Bu durumda, ... Tıp Fakültesi Adli Tıp Ana Bilim Dalı Başkanlığı tarafından düzenlenen 09/02/2016 tarihli bilirkişi raporu ile Adli Tıp Kurumu 4. Adli Tıp İhtisas Kurulu tarafından düzenlenen 22/12/2014 tarihli bilirkişi raporunun birbiri ile çelişkili olduğu anlaşılmıştır.
Hukuki işlemlerde, tarafların fiil ehliyeti kamu düzenine ilişkin olup, anılan hususun mahkemece re"sen dikkate alınması zorunludur.

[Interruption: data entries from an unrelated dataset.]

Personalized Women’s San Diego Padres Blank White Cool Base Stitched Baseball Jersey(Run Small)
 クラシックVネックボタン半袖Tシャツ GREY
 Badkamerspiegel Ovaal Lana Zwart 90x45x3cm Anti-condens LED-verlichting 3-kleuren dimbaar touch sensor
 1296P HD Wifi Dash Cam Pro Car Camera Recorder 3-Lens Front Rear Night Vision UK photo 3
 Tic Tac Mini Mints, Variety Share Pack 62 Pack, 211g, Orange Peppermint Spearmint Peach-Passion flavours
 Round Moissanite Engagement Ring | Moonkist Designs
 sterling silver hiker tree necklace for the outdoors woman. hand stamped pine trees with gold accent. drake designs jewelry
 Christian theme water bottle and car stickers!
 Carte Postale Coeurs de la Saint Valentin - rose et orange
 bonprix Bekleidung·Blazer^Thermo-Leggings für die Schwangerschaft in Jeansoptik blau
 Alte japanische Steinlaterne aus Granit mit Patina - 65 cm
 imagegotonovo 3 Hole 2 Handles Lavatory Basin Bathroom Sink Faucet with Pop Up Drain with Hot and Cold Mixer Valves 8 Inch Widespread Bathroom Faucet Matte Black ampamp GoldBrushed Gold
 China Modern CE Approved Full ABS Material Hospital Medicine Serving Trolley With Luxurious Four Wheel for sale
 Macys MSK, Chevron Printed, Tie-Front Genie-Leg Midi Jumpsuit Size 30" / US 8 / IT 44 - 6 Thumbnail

O halde mahkemece, mevcut bilirkişi raporları arasındaki çelişkileri gidermek üzere, bilirkişi raporları, tüm tedavi ve hasta takip evrakları; bilirkişi raporlarını düzenleyen kurullar dışında bir bilirkişi kuruluna veya tam teşekküllü bir devlet hastanesine gönderilip, ..."ın, ipotek tarihleri itibariyle fiil ehliyetinin bulunup bulunmadığı belirlenerek sonucuna göre karar verilmesi gerekirken, eksik inceleme ile yazılı şekilde hüküm tesisi isabetsizdir.
SONUÇ : Borçlu vasisinin temyiz itirazlarının kabulü ile mahkeme kararının yukarıda yazılı nedenlerle İİK"nun 366 ve HUMK’nun 428. maddeleri uyarınca (BOZULMASINA), peşin alınan harcın istek halinde iadesine, ilamın tebliğinden itibaren 10 gün içinde karar düzeltme yolu açık olmak üzere, 16.03.2017 gününde oybirliğiyle karar verildi.